# Assignment
Restate all entries word for word, minus pictures.

Input material START

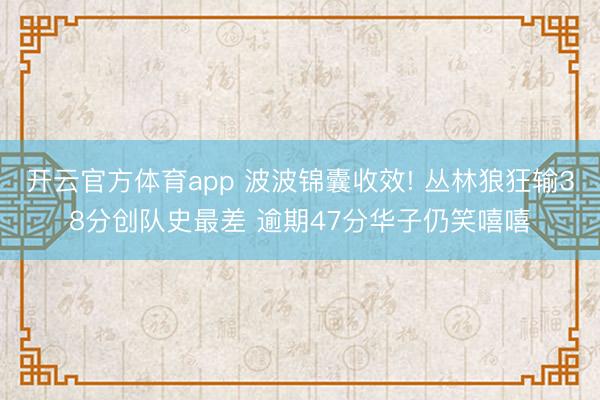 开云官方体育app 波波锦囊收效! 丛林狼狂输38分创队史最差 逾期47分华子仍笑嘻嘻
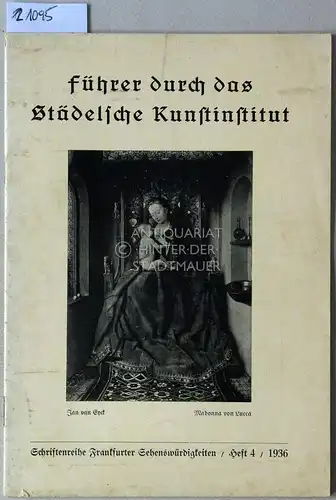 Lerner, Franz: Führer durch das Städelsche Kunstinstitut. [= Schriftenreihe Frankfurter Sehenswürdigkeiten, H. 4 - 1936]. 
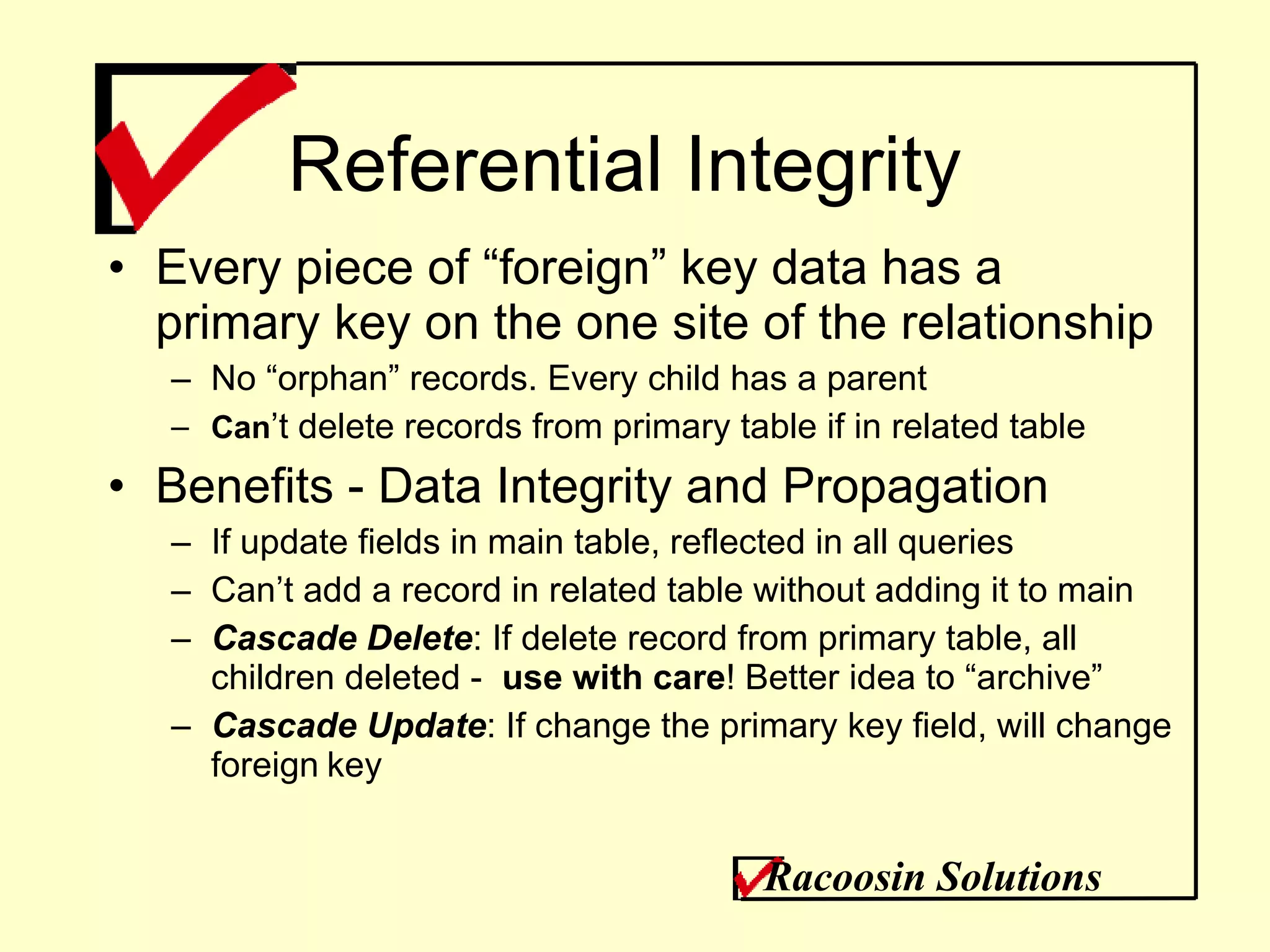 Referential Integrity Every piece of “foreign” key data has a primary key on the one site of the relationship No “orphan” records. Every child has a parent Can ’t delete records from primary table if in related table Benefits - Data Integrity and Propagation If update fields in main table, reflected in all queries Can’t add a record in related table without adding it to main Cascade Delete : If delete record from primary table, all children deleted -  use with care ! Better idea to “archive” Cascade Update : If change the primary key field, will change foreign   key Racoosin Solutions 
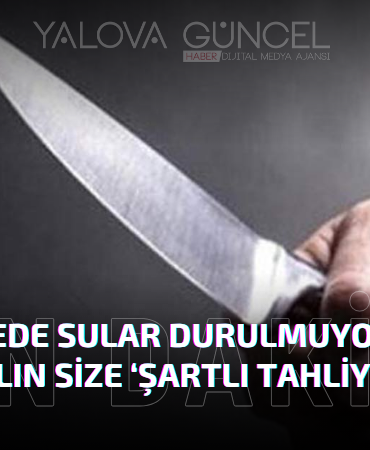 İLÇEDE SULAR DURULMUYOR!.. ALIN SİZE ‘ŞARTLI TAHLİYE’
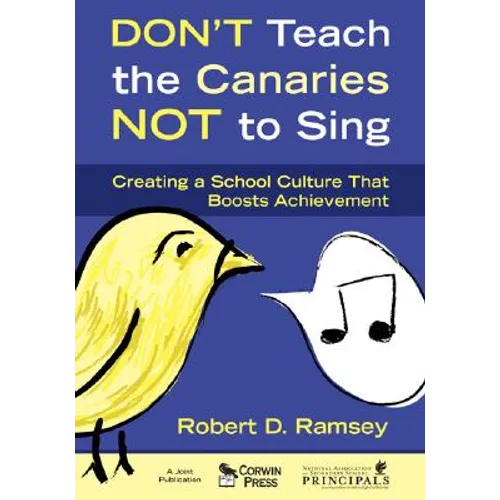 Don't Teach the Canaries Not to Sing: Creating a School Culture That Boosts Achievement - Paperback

Input material END

# Task response
 开云官方体育app 波波锦囊收效! 丛林狼狂输38分创队史最差 逾期47分华子仍笑嘻嘻
 Lerner, Franz: Führer durch das Städelsche Kunstinstitut. [= Schriftenreihe Frankfurter Sehenswürdigkeiten, H. 4 - 1936]. 
 Referential Integrity Every piece of “foreign” key data has a primary key on the one site of the relationship No “orphan” records. Every child has a parent Can ’t delete records from primary table if in related table Benefits - Data Integrity and Propagation If update fields in main table, reflected in all queries Can’t add a record in related table without adding it to main Cascade Delete : If delete record from primary table, all children deleted -  use with care ! Better idea to “archive” Cascade Update : If change the primary key field, will change foreign   key Racoosin Solutions 
 İLÇEDE SULAR DURULMUYOR!.. ALIN SİZE ‘ŞARTLI TAHLİYE’
 Don't Teach the Canaries Not to Sing: Creating a School Culture That Boosts Achievement - Paperback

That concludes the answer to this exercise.